According to Elon Musk, a “massive”DDOS attack caused disruption to the start of his livestream interview with Donald Trump on X.
On August 12, Elon Musk, CEO of Tesla and owner of X/Twitter, arranged an interview with Donald Trump, the 2024 Presidential Candidate for the Republican party.
Despite this, the interview faced several crashes before it could go live on Spaces, causing many X users to have to wait until the full recording was released online at a later time.
Elon Musk stated that, although they had successfully tested the system with 8 million concurrent listeners earlier that day, a “massive DDOS attack on X”was currently hindering the progress of the interview.
There appears to be a massive DDOS attack on 𝕏. Working on shutting it down. Worst case, we will proceed with a smaller number of live listeners and post the conversation later.

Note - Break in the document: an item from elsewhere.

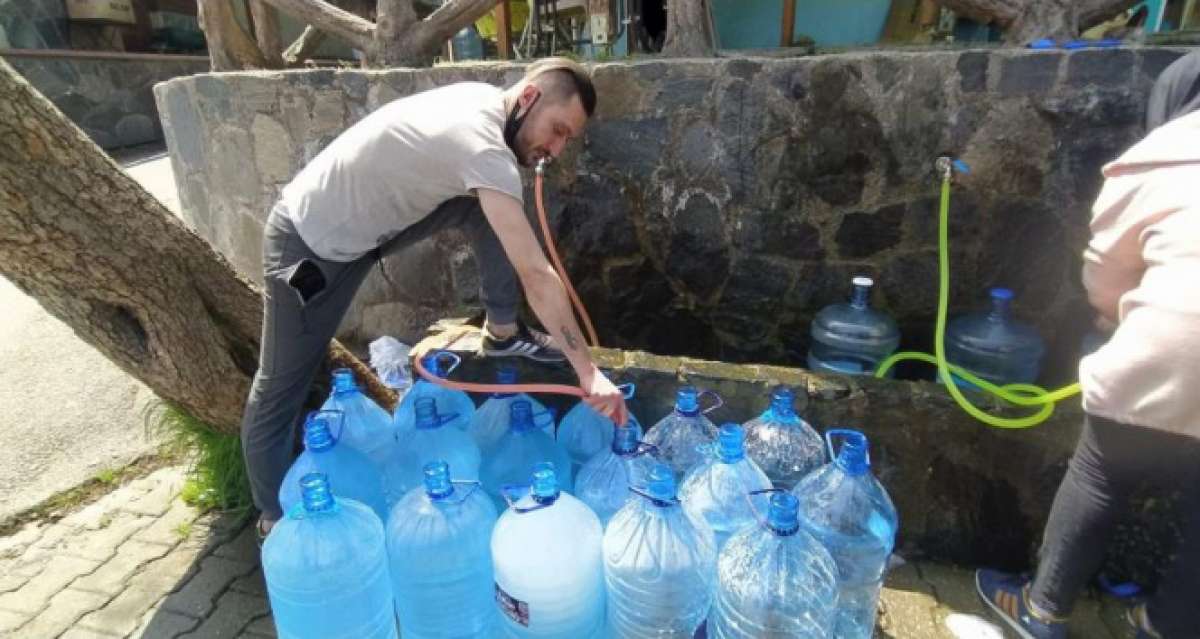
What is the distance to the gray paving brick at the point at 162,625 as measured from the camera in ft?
7.51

— Elon Musk (@elonmusk) August 13, 2024
Despite the crashes, Musk proceeded with the live stream at 8.30 ET PM, but with a reduced number of simultaneous listeners.
According to Engadget, many listeners encountered thirty minutes of hold music and then several minutes of complete silence when attempting to join the live stream with Donald Trump.

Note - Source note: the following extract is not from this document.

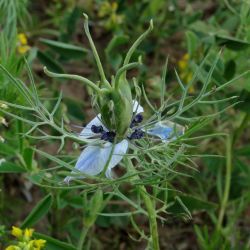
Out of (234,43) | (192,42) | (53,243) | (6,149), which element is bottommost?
(53,243)

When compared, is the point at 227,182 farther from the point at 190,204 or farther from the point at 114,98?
the point at 114,98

The stream finally began, but 10 minutes later than the revised proposed time. Musk expressed regret for the delay, stating that a supposed DDOS attack had caused a backlog of work and resulted in hundreds of gigabytes of data being saturated.

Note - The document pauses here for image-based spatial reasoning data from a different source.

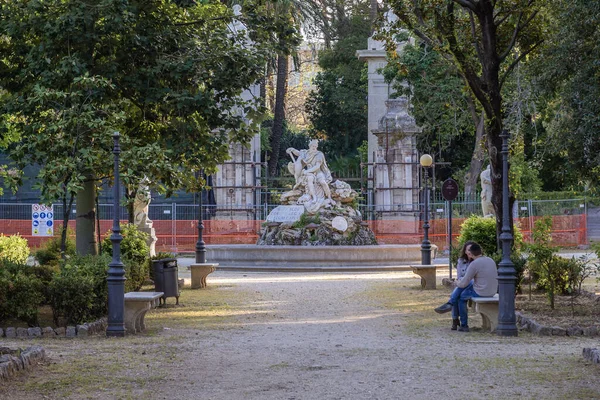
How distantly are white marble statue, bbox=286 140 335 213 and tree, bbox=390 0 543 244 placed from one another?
38.7ft

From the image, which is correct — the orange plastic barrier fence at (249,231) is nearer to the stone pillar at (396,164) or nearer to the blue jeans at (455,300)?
the stone pillar at (396,164)

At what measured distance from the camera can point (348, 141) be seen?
56312 millimetres

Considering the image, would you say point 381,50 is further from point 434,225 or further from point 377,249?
point 377,249

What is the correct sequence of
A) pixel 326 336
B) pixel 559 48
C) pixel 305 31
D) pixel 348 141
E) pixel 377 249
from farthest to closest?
1. pixel 348 141
2. pixel 305 31
3. pixel 377 249
4. pixel 559 48
5. pixel 326 336

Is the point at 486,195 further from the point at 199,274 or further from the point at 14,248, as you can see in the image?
the point at 14,248

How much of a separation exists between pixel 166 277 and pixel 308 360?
7.58 m

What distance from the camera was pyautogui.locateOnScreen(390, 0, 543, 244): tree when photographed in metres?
19.7

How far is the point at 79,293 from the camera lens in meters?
15.1

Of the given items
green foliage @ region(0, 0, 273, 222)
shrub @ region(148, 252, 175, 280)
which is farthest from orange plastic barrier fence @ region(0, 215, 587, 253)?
green foliage @ region(0, 0, 273, 222)

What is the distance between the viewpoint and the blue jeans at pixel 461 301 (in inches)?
595

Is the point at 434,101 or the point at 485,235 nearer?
the point at 485,235

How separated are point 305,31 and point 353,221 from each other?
20.0m

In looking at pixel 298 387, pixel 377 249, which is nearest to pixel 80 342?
pixel 298 387

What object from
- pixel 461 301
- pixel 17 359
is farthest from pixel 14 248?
pixel 17 359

During the discussion with Trump, Musk did not disclose the source of the DDOS attack. He also did not explain on X/Twitter afterwards why the Spaces feature was affected by the attack instead of the entire site.
DDOS attacks can manifest in various forms, but at its core, it is an effort to disrupt the flow of traffic on a specific server.
A distributed denial-of-service (DDOS) attack is intentionally carried out to overload the targeted server, rendering its information and services inaccessible to regular traffic.
Despite the prepared livestream with Donald Trump, there were no reports of mass disruption to X/Twitter.
Musk argued that the DDOS attack serves as evidence of the strong opposition towards people simply listening to what President Trump has to say.